If you don’t have it already, grab a copy of the sample project where you left off in the last Core Graphics tutorial.

Getting Started

The first thing you’re going to do is replace the footer with a simple 15-point-tall view that just colors the entire view red – just like you did in previous Core Graphics tutorials – to make sure everything is working OK.

At this point, you should be well familiar with how to do this… so why not give it a shot on your own? You can always check back here if you get stuck.




Tomato-San is angry!

Tomato-San is angry!

What?! Are you still reading here?! You can do it – go ahead and try! :]

The Solution

In case you had any troubles, here’s the solution.

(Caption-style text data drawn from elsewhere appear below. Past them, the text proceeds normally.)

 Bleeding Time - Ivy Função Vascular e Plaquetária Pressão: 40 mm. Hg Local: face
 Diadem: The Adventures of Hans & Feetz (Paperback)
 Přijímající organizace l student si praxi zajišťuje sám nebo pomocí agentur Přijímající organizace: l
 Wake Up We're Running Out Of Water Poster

Go to File\New\File…, choose the iOS\Cocoa Touch Class\Objective-C class template, and click Next. In the next menu, enter the name CustomFooter as the class name. In the subclass field, type UIView. Click Next then Create.

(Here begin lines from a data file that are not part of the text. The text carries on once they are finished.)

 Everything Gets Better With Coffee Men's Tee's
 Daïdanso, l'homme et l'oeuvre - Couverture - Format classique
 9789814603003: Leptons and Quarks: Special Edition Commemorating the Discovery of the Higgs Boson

Switch over to CustomFooter.m, uncomment drawRect, and replace the contents with the following:

- (void)drawRect:(CGRect)rect
    CGContextRef context = UIGraphicsGetCurrentContext();    
    UIColor * redColor = [UIColor colorWithRed:1.0 green:0.0 blue:0.0 alpha:1.0];
    CGContextSetFillColorWithColor(context, redColor.CGColor);
    CGContextFillRect(context, self.bounds);

Then switch to CoolTableViewController.m and make the following modifications:

// In import section
#import "CustomFooter.h"

// Add new methods
-(CGFloat) tableView:(UITableView *)tableView heightForFooterInSection:(NSInteger)section 
    return 15;

- (UIView *) tableView:(UITableView *)tableView viewForFooterInSection:(NSInteger)section 
    return [[CustomFooter alloc] init];

Build and run the project, and if all works well you should see the following:

Table View Footer Placeholder

Back to Business

Ok now that you have a placeholder view in place, it’s time to pretty it up. But first, here’s a little refresher of what you’re going for.

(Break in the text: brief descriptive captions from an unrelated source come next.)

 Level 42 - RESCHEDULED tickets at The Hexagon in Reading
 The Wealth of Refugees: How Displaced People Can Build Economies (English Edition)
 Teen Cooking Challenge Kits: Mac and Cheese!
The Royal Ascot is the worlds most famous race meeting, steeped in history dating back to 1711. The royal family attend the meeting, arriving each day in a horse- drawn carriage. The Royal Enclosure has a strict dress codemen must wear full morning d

Zoomed image of Table View Footer

Note the following about the above:

  • The paper has a neat arc on the bottom.
  • The paper has a gradient from light gray to darker gray.
  • There’s still a white highlight on the edges of the paper.
  • The paper has a shadow that fits to the curve of the arc.

Obviously the new thing here for you is the arc.

Creating Arcs – the Math

An arc is simply a curved line that represents a portion of a circle. In your case the arc you want for the bottom of the paper is the top bit of a very large circle:

Diagram of the circle that our arc is part of

As you can see from this illustration, the arc you want is just the top of a very large circle, with a very large radius, from a certain startAngle to a certain endAngle.

So how do you describe this arc to Core Graphics? Well, the API that you’re going to use is the CGContextAddArc API, and as input to that function you have to tell graphics three things:

  1. The center point of the circle
  2. The radius of the circle
  3. The start point and end point of the line to draw

But darnit, you don’t know any of that, so what in the world are you supposed to do?!

That is where some simple math comes to the rescue. You can actually calculate all of that from what you do know!

The first thing you know is the size of the bounding box for where you want to draw the arc:

Diagram of the rectangle in which our arc will be drawn

The second thing you know is an interesting Math theorem called the Intersecting Chord Theorem , that says if you draw any two lines that link two points in a circle (those are called chords), the products of their segments are equal.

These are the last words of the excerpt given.